Until the mid-1960s, when the dangers of smoking became clear, high school and college graduates smoked at about the same rates. But since then, the rate has declined much more rapidly among college graduates. In the last 15 years, the decline has been twice as large among adults with a college degree, according to the Times analysis. Gaps have also widened between the employed and the unemployed, and between those with health insurance and those without.

Clay County has some of the worst health outcomes in the nation, and many said smoking seemed almost safe compared with the raging drug epidemic in the area.

"Smoking is one of the last things to worry about in this county," said Barbara Bowling, an owner of Mike’s Discount Tobacco, which has drive-through windows under a billboard that says, "Let’s Talk God." She said she was angry when she found out her daughter was smoking, but at least she was not using drugs.

"Just sit and watch the parking lot for a day," Bowling said. "If smoking is the worst thing that’s happening, praise the Lord."

Others expressed a fatalism common among poor Americans, who often control little of the circumstances of their lives.

"My dad’s attitude was, ‘Well, I’m going to die of something,’" said Lynn Bargo, 35, a part-time cosmetology student who works at a Best Western hotel. Her father, a smoker, died of lung cancer at 71. She said smoking was dwarfed by drug use: At the salon where she works, some clients come in high and occasionally lose consciousness while she does their hair.

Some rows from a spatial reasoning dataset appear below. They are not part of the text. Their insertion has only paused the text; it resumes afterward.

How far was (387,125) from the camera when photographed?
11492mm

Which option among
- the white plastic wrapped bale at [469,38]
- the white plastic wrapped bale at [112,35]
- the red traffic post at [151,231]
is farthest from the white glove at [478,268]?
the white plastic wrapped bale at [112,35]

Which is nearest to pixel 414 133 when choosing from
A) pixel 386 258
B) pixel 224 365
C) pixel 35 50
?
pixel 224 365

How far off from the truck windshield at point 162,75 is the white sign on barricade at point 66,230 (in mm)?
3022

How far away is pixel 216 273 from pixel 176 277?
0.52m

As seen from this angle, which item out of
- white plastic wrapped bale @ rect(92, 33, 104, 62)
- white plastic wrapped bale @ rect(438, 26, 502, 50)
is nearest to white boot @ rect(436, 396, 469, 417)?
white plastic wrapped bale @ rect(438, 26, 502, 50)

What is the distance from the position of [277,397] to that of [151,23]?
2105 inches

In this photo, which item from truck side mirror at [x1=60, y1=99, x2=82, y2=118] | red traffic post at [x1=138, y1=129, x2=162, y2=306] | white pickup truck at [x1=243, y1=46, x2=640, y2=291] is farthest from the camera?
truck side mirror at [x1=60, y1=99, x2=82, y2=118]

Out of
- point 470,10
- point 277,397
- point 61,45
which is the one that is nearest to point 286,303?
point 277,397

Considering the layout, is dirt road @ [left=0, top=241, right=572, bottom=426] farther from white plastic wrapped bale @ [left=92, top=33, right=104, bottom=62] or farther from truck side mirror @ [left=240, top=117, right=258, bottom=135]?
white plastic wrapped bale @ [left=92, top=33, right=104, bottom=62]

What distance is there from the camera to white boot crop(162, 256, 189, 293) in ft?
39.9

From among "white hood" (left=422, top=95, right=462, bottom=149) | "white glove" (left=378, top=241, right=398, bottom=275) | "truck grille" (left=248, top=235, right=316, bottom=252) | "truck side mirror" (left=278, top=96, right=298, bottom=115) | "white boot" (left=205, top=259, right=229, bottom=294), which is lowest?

Still, government interventions can make a difference, researchers say. While the smoking rate has largely been stuck for Americans living in deep poverty in the South, it has fallen significantly among that income group in the Northeast, where strong anti-smoking measures such as those enacted under former Mayor Michael R. Bloomberg in New York have been taken.

But, even in Clay County, change could be coming. When Manchester’s ban on smoking in public places went into effect, it was hard to tell who at the Huddle House restaurant hated it more: the clientele or the staff. Two years later, Mike Feltner, a cook, was puffing stealthily on an electronic cigarette (Marlboro flavor) while cooking eggs. He said all four of the smokers on the staff now used the devices, which he said were considerably cheaper than his old two-pack-a-day habit. He put the savings toward a down payment on a house.

"This is a new phase in this town," he said. "Everybody’s doing it. Young people, old people, everyone."